Collected data:
....................

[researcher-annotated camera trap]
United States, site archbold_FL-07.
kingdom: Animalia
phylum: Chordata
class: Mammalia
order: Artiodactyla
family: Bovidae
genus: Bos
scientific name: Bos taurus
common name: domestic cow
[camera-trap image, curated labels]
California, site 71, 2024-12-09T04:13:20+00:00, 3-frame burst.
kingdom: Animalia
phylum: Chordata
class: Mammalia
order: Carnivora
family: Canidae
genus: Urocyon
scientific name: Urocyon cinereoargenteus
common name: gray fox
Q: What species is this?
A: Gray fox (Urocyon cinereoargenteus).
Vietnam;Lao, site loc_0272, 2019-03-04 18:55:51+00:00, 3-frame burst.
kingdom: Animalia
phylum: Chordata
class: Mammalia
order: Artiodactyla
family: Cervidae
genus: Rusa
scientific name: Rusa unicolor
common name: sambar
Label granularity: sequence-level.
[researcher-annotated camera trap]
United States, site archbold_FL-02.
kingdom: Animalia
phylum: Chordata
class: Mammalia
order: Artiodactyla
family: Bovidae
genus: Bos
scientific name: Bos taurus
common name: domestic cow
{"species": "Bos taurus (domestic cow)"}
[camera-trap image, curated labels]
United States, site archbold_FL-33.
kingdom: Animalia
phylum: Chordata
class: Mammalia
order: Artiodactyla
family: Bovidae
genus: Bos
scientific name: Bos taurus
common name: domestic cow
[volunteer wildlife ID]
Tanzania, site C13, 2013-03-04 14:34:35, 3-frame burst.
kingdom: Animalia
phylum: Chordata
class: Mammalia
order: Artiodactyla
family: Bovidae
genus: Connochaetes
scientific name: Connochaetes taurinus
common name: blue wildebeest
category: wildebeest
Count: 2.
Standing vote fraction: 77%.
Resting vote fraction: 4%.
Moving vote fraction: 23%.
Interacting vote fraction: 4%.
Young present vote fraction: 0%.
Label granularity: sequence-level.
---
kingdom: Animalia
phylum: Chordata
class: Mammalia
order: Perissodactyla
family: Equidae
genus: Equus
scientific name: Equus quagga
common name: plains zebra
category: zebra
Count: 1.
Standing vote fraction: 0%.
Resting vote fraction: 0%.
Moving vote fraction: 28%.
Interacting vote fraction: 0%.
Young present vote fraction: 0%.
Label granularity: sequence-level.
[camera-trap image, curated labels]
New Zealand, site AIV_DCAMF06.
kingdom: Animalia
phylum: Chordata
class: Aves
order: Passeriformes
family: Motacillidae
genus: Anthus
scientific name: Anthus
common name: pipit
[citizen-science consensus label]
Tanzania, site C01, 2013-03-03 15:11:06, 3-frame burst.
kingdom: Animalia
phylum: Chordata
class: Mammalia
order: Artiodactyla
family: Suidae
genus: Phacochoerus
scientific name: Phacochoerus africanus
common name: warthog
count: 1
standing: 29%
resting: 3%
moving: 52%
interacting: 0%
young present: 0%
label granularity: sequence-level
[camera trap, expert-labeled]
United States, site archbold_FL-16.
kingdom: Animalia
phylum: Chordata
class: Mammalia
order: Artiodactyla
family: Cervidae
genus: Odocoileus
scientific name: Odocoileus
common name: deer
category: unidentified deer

....................

[WHAT TO DO]: Nothing in the records should differ from the original when you retype them.

[ANSWER SPACE]:
[researcher-annotated camera trap]
United States, site archbold_FL-07.
kingdom: Animalia
phylum: Chordata
class: Mammalia
order: Artiodactyla
family: Bovidae
genus: Bos
scientific name: Bos taurus
common name: domestic cow
[camera-trap image, curated labels]
California, site 71, 2024-12-09T04:13:20+00:00, 3-frame burst.
kingdom: Animalia
phylum: Chordata
class: Mammalia
order: Carnivora
family: Canidae
genus: Urocyon
scientific name: Urocyon cinereoargenteus
common name: gray fox
Q: What species is this?
A: Gray fox (Urocyon cinereoargenteus).
Vietnam;Lao, site loc_0272, 2019-03-04 18:55:51+00:00, 3-frame burst.
kingdom: Animalia
phylum: Chordata
class: Mammalia
order: Artiodactyla
family: Cervidae
genus: Rusa
scientific name: Rusa unicolor
common name: sambar
Label granularity: sequence-level.
[researcher-annotated camera trap]
United States, site archbold_FL-02.
kingdom: Animalia
phylum: Chordata
class: Mammalia
order: Artiodactyla
family: Bovidae
genus: Bos
scientific name: Bos taurus
common name: domestic cow
{"species": "Bos taurus (domestic cow)"}
[camera-trap image, curated labels]
United States, site archbold_FL-33.
kingdom: Animalia
phylum: Chordata
class: Mammalia
order: Artiodactyla
family: Bovidae
genus: Bos
scientific name: Bos taurus
common name: domestic cow
[volunteer wildlife ID]
Tanzania, site C13, 2013-03-04 14:34:35, 3-frame burst.
kingdom: Animalia
phylum: Chordata
class: Mammalia
order: Artiodactyla
family: Bovidae
genus: Connochaetes
scientific name: Connochaetes taurinus
common name: blue wildebeest
category: wildebeest
Count: 2.
Standing vote fraction: 77%.
Resting vote fraction: 4%.
Moving vote fraction: 23%.
Interacting vote fraction: 4%.
Young present vote fraction: 0%.
Label granularity: sequence-level.
---
kingdom: Animalia
phylum: Chordata
class: Mammalia
order: Perissodactyla
family: Equidae
genus: Equus
scientific name: Equus quagga
common name: plains zebra
category: zebra
Count: 1.
Standing vote fraction: 0%.
Resting vote fraction: 0%.
Moving vote fraction: 28%.
Interacting vote fraction: 0%.
Young present vote fraction: 0%.
Label granularity: sequence-level.
[camera-trap image, curated labels]
New Zealand, site AIV_DCAMF06.
kingdom: Animalia
phylum: Chordata
class: Aves
order: Passeriformes
family: Motacillidae
genus: Anthus
scientific name: Anthus
common name: pipit
[citizen-science consensus label]
Tanzania, site C01, 2013-03-03 15:11:06, 3-frame burst.
kingdom: Animalia
phylum: Chordata
class: Mammalia
order: Artiodactyla
family: Suidae
genus: Phacochoerus
scientific name: Phacochoerus africanus
common name: warthog
count: 1
standing: 29%
resting: 3%
moving: 52%
interacting: 0%
young present: 0%
label granularity: sequence-level
[camera trap, expert-labeled]
United States, site archbold_FL-16.
kingdom: Animalia
phylum: Chordata
class: Mammalia
order: Artiodactyla
family: Cervidae
genus: Odocoileus
scientific name: Odocoileus
common name: deer
category: unidentified deer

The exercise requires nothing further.